• **Consigne**: Pourriez-vous poursuivre le texte ci-dessous sur les formations aux données sanitaires et aux SIG, en reprenant juste après sa dernière phrase ?

• **Texte fourni**:
■ ■ ■

Les équipes partenaires ont mis en places des formation pour plus de 100 personnes dans les cinq pays : les formations, proposées aux ministères de la santé, aux OSC et autres acteurs, ont couvert des notions générales sur les données et les systèmes d’information géographique (SIG), ainsi que l’application des outils et méthodologies développés dans le cadre du projet.
Réduire l’écart
Les retours des participants ont été positifs, accompagnés de nombreuses recommandations, notamment en raison des différents niveaux de connaissance aux technologies SIG et aux données sanitaires. « Je vais utiliser les compétences et connaissances acquises pour répondre aux besoins du ministère via la Direction de la Statistique et de l’Information Sanitaire », a déclaré une fonctionnaire du Tchad à l’issue d’un atelier en décembre 2024.

■ ■ ■

• **Jeu de données**:
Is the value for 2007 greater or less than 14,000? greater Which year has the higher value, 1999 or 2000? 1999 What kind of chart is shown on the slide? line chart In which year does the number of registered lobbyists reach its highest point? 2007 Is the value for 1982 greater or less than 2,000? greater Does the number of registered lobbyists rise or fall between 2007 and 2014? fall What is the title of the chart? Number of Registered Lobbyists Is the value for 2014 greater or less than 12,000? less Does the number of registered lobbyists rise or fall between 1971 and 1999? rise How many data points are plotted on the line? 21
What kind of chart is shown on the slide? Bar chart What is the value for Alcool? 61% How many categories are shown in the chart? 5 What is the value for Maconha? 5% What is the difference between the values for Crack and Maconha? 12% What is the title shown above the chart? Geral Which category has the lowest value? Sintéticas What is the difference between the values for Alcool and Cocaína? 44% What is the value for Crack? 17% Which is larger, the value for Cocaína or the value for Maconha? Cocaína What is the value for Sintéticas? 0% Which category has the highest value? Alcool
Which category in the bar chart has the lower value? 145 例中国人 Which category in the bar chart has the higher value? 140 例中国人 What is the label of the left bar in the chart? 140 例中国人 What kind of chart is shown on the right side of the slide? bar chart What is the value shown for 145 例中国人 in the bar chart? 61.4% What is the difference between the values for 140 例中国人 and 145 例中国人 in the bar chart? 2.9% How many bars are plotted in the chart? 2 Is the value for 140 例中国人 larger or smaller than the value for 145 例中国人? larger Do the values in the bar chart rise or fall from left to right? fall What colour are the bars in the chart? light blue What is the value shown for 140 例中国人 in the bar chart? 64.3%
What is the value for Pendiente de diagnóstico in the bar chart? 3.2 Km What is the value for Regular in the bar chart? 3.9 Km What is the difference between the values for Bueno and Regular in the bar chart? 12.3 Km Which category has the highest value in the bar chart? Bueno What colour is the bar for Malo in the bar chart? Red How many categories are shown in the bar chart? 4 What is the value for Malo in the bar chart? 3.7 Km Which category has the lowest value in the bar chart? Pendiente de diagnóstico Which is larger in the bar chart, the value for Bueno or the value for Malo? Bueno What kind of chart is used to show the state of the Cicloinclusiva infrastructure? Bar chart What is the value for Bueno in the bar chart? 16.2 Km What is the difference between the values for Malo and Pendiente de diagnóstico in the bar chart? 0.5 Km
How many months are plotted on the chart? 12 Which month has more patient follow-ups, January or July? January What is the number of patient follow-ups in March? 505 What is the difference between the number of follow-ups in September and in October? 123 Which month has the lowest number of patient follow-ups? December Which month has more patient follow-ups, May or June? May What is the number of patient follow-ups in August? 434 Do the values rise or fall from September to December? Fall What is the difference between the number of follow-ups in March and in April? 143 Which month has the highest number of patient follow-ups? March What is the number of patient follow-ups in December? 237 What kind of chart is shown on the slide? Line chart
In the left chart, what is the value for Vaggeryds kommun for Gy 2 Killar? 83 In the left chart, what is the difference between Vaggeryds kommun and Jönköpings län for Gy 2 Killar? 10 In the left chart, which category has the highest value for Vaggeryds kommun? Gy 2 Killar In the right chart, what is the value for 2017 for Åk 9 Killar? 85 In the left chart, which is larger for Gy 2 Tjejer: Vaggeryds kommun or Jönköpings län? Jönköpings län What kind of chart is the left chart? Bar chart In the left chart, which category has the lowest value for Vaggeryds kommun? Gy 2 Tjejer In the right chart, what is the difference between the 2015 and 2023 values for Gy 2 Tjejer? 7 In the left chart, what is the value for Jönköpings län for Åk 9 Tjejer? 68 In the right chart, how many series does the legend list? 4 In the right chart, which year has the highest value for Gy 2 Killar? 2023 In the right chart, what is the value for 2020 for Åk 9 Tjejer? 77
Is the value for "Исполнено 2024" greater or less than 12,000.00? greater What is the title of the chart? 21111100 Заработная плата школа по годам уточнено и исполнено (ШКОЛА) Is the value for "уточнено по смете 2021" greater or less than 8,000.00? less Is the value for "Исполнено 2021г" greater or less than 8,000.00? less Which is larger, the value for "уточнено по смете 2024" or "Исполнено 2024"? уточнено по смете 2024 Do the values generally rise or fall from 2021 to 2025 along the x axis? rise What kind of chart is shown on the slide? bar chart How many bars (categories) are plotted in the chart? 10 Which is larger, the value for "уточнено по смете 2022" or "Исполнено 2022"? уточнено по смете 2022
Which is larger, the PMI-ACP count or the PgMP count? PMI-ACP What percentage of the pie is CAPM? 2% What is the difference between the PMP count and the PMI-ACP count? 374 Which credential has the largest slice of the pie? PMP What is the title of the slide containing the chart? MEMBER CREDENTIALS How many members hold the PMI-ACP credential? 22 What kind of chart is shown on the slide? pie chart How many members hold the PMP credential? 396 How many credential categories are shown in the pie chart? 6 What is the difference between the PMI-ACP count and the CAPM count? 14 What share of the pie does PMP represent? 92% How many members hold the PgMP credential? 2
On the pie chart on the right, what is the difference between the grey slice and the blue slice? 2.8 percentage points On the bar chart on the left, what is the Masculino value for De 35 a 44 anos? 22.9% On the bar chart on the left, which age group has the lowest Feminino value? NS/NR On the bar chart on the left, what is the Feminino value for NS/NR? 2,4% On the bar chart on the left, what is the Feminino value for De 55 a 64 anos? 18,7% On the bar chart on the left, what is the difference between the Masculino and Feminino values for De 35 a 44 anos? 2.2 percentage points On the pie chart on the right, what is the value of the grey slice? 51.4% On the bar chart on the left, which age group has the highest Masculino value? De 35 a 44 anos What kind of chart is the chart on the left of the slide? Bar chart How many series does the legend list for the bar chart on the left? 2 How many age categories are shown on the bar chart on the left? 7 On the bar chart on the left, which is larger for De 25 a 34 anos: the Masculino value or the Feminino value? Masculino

■ ■ ■

• **Résultat**:
Un autre agent du ministère a ajouté : « Ces connaissances vont me permettre d’être plus efficace dans l’estimation des populations de mes zones de compétence, mais surtout dans leur délimitation. Ces acquis me seront très utiles. »
Ces efforts de renforcement de capacités ont finalement mis en évidence le besoin de formations différenciées, permettant aux décideurs politiques comme aux équipes techniques de bénéficier d’un accompagnement adapté.

Le « casse-tête » des données
Obtenir les bonnes données, qu’il s’agisse de modélisation démographique ou de cartographie routière, reste complexe. « Nous avons du faire face à 2 défis majeurs », explique Dr Attila Lazar, du programme WorldPop de l’Université de Southampton, partenaire chargé de la modélisation des données de population : « accéder aux meilleures sources de données démographiques disponibles, et recevoir les informations de géolocalisation associées. »
Les données de population à l’échelle de petites zones sont sensibles, et nécessitent de multiples autorisations, souvent longues à obtenir, ce qui retarde la production des estimations.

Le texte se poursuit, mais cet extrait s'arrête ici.